Brain mapping and 3-D reconstruction redefined with Carl Zeiss' advanced electron microscope instruments

Electron microscopy and analysis instruments from Carl Zeiss are redefining the science of brain mapping and 3-D reconstruction. Wide-field, high resolution imaging, huge data storage and manipulation capabilities plus highly automated sample preparation techniques are yielding research results 100-times, or more, faster than ever before. As a result, a number of high-ranking research institutes are adopting these remarkable instruments, and are producing phenomenal breakthroughs in understanding the human brain.

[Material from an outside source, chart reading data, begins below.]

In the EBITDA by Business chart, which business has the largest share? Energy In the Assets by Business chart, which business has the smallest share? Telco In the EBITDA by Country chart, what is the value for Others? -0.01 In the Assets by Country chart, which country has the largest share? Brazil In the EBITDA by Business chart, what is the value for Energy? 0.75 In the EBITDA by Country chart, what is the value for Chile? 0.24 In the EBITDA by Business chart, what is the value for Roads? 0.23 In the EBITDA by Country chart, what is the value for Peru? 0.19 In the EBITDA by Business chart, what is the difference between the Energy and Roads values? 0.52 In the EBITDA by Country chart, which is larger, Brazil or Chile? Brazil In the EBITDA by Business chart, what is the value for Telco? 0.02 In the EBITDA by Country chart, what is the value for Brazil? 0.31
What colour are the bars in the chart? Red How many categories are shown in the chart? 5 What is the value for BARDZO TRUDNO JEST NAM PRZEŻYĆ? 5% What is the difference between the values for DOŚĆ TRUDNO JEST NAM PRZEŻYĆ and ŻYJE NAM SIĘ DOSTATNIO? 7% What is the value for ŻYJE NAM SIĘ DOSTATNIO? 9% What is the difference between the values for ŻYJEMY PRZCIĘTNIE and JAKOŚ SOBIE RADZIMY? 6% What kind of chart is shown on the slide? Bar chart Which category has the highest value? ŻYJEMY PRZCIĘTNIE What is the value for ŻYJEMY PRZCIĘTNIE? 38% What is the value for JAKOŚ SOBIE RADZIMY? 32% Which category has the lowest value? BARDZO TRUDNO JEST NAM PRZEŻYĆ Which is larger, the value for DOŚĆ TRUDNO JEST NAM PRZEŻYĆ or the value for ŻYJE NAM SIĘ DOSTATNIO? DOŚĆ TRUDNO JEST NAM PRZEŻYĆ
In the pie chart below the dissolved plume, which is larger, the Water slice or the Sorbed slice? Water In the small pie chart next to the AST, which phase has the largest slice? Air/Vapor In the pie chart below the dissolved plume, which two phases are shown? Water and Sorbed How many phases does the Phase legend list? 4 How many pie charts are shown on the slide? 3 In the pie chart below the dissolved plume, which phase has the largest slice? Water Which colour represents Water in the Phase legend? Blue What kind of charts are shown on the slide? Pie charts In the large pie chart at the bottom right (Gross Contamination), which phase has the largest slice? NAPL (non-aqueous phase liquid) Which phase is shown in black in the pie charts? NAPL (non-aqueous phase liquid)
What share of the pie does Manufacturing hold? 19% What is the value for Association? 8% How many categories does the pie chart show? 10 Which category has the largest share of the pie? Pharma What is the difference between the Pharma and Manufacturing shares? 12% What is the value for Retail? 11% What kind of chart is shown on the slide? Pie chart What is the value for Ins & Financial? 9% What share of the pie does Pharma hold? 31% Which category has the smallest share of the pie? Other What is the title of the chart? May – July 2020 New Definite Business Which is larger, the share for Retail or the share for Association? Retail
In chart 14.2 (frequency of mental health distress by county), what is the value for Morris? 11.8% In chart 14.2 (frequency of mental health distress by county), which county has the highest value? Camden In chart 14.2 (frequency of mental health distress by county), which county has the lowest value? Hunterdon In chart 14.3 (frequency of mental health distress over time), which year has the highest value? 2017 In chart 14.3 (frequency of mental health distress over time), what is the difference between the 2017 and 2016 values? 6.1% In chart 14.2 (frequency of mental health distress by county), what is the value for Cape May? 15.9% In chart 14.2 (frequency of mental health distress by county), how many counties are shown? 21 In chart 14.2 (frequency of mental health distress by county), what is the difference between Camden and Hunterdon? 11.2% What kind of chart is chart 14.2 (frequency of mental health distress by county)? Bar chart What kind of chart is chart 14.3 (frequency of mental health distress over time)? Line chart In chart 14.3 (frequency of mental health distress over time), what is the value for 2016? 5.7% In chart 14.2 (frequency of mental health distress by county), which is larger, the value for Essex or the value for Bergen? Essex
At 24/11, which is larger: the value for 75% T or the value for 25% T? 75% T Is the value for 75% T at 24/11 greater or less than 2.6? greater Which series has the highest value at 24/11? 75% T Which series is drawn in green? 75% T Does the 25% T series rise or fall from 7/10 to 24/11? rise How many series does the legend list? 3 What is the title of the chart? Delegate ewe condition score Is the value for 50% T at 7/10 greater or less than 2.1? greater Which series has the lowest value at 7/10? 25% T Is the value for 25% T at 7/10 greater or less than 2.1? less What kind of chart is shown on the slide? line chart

For example, a University of Texas lab specializes in three-dimensional reconstruction by stacking images from serial 45nm-thick sections. According to John Mendenhall, a microscopist at the Center for Learning and Memory, their approach to accelerating the analysis is to “map the largest single field of view at minimum resolution, 2-3 nm pixels at the specimen level, needed for benchmarking ultrastructural features. With enough sections, sufficient resolution and the large field-of-view, we can approach neural circuit-scale volumes that include essential sub-cellular and connectivity detail.” Mendenhall said that the SUPRA™ FE scanning electron microscope from Carl Zeiss was chosen for this work because of its extreme field-of-view imaging. “The key is the super sampling frame store of images up to 32 thousand by 32 thousand pixels. This field-of-view can be more than a hundred times larger area than with a standard frame store, which means that image acquisition and registration are much faster, and the resolution is retained below 4 nm.” In the meantime, even 64X64 k is supported by the system architecture of Carl Zeiss instruments, showing ongoing improvements in that area.

In addition, at the Ecole Polytechnique Federal de Lausanne (EPFL), Dr. Marco Cantoni and his collaborators rely on a Carl Zeiss NVision 40 CrossBeam workstation for brain research. “We have produced thousands of slices from a mouse brain using the combination of high resolution SEM imaging and FIB slicing,” said Cantoni. “The results are incredible. Within a 48 hour nonstop machine run we generated a stack of 1600 images with 5 nm pixel size in X and Y direction and a FIB slice thickness of 6 nm. In virtual slices of the reconstructed volume we could not see any difference in resolution in the third dimension. The actual voxel size is about 5x5x6 nm – giving us an unprecedented insight into the three-dimensional structure of the investigated tissue.”